- [Work task 1]:
Answer these questions using the forum discussion about defining data on elements and slow solver times:
(a) What does the first poster mean by the computation time being high?
(b) According to one reply, what should the bspline contain?
(c) To what did the last poster apply the BH?
- [Work task 2]: Reproduce word for word the part of the forum discussion about defining data on elements and slow solver times, starting at "1 - Defining" and ending at "accelerate the solver?".

- [Excerpt to read]:
This method is functionnal, however very time consuming. I have thus two questions :

1 - Defining stuff on elements
Is there a more convinient way to define CoefficientFunctions or SumOfIntegrals objects on elements.

2 - Solving Time
Secondly, the computation time to solve such problem is very high. By this I mean the computation time of the solver nonlinear iteration. Is there any way to improve it ?

Thanks in advance,

Best Regards,

Hello, I’m having trouble with a similar problem, the newton itration is waay too slow, did you manage to find a good way to accelerate the solver?

the bspline doesn’t need data from all elements, but should only contain the bh curve.
Not sure why you put element wise data in.

Could you explain in more detail what you want to do exactly so we can help you? As for me, I applied the BH to the entire region with some adjustments specific to my problem.

- [The data]:
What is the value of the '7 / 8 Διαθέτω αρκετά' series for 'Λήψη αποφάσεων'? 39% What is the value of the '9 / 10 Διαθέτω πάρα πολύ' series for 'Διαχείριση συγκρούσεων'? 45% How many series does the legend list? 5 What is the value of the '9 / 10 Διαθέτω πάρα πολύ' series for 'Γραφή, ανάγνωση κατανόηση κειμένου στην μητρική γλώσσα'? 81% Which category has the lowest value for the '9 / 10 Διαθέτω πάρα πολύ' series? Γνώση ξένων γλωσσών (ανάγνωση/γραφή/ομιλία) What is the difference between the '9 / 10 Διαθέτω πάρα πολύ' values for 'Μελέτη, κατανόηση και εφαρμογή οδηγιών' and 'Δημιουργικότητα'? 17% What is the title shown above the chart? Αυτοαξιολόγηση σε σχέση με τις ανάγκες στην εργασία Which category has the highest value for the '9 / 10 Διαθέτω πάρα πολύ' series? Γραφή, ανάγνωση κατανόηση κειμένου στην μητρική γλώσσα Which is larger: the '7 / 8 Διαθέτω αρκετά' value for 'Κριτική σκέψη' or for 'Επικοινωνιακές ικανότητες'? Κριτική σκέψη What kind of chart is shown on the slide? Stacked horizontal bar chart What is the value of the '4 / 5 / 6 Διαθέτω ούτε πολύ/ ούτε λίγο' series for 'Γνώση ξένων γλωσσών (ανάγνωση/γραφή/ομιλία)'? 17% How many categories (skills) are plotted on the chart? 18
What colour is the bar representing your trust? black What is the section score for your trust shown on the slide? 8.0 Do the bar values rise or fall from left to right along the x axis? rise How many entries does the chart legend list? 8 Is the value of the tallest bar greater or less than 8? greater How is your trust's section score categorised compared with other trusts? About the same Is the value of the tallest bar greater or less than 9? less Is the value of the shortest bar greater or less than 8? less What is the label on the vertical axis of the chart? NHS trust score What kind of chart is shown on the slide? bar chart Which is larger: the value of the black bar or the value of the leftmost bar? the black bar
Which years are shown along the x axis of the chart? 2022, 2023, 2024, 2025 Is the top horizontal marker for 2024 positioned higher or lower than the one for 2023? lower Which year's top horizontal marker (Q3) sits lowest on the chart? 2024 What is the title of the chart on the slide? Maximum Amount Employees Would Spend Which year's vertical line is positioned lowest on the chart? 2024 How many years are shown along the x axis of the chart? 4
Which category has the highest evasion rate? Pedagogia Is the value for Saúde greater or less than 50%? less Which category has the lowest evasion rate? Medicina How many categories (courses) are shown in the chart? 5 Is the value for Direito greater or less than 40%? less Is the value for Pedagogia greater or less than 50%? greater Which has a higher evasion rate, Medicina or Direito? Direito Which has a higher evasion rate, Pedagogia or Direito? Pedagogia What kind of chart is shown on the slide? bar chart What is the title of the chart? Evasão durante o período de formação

- [Written response 1]:
(a) The computation time of the solver nonlinear iteration.
(b) Only the bh curve.
(c) The entire region, with some adjustments specific to that poster's problem.

- [Written response 2]:
1 - Defining stuff on elements
Is there a more convinient way to define CoefficientFunctions or SumOfIntegrals objects on elements.

2 - Solving Time
Secondly, the computation time to solve such problem is very high. By this I mean the computation time of the solver nonlinear iteration. Is there any way to improve it ?

Thanks in advance,

Best Regards,

Hello, I’m having trouble with a similar problem, the newton itration is waay too slow, did you manage to find a good way to accelerate the solver?